Speaker
Description
Monocrystalline silicon fibers are a promising candidate for suspending silicon test masses in gravitational-wave detectors. The excellent thermal and mechanical properties of crystalline silicon enable stable support of heavy mirrors and efficient extraction of laser-induced heat. Moreover, silicon's exceptional material behavior at cryogenic temperatures aligns well with the operational requirements of the Einstein Telescope (ET), which will function under such conditions.

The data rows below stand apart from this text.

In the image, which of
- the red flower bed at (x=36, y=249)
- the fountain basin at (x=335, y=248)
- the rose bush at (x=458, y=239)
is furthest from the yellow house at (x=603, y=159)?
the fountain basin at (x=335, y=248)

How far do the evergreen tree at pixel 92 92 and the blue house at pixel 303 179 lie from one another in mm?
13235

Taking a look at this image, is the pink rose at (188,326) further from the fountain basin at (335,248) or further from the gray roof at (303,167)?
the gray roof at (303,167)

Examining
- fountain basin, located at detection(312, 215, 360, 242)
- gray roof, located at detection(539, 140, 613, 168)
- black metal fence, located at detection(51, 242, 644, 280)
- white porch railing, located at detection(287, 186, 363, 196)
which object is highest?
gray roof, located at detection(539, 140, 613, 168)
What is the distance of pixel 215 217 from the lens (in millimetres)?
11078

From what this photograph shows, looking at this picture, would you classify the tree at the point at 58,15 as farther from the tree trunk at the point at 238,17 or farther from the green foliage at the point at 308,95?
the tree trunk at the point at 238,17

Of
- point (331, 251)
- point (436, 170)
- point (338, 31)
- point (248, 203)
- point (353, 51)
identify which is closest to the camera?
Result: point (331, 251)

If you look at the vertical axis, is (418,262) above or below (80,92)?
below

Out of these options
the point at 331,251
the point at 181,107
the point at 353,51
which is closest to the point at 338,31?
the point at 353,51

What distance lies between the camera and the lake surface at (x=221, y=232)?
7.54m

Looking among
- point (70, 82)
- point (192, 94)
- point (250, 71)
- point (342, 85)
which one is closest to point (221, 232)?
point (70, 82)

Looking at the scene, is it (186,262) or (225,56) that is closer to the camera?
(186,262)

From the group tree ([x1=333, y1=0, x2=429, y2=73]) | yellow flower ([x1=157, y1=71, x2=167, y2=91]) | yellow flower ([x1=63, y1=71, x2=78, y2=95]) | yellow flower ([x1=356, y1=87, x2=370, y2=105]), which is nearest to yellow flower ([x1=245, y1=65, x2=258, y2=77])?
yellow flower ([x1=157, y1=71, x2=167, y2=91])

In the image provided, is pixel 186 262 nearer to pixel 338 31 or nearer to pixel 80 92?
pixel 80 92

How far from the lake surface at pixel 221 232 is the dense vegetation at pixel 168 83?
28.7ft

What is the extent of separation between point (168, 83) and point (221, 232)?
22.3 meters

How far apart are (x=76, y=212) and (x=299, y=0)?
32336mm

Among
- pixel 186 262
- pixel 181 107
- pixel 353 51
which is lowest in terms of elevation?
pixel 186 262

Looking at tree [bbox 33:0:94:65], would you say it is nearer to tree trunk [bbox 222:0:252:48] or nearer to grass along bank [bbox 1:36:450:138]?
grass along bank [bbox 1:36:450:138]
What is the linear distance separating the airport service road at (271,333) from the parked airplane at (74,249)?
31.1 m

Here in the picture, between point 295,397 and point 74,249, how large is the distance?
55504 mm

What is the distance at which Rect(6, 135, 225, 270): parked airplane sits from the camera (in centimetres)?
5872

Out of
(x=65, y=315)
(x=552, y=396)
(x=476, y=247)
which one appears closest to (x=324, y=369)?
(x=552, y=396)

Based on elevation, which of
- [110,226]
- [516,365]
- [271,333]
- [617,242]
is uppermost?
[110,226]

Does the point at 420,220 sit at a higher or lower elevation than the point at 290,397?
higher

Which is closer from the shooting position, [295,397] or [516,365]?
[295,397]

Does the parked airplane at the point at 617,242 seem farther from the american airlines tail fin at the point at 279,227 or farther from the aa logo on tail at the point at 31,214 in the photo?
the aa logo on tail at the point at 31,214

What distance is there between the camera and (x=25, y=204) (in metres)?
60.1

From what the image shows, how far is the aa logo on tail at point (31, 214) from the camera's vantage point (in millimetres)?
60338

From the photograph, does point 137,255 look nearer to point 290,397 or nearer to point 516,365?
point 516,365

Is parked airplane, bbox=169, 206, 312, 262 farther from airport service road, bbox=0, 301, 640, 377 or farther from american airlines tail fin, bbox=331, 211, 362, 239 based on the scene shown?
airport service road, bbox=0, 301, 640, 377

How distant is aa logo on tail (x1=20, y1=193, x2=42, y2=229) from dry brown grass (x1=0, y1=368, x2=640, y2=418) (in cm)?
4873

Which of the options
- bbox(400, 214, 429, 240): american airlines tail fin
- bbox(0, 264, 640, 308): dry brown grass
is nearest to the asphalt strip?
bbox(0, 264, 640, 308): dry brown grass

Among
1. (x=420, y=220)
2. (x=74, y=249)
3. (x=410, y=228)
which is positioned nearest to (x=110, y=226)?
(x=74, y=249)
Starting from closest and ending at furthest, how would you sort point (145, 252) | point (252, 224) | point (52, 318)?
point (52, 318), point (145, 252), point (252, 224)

As-grown monocrystalline silicon fibers are particularly attractive for suspension applications, as they are both in bulk and surface free from cracks and surface defects (e.g., dislocations), ensuring high tensile strength.
In our research, we explore crucible-free crystal growth methods for fabricating fibers suitable for mirror suspensions in the ET. We present recent results using conventional float zone (FZ) and pedestal techniques to produce thin, monocrystalline silicon fibers with circular cross-sections. Special focus is given to reducing the fiber diameter from 3 mm to smaller dimensions. These crucible-free techniques are also successfully applied to fabricate fibers with customized shapes to facilitate attachment to silicon mirrors and mounts. Our latest developments in this area will be also discussed. In addition, we will present the results of measurements of the thermal and mechanical parameters of monocrystalline silicon fibers produced using crucible-free growth techniques.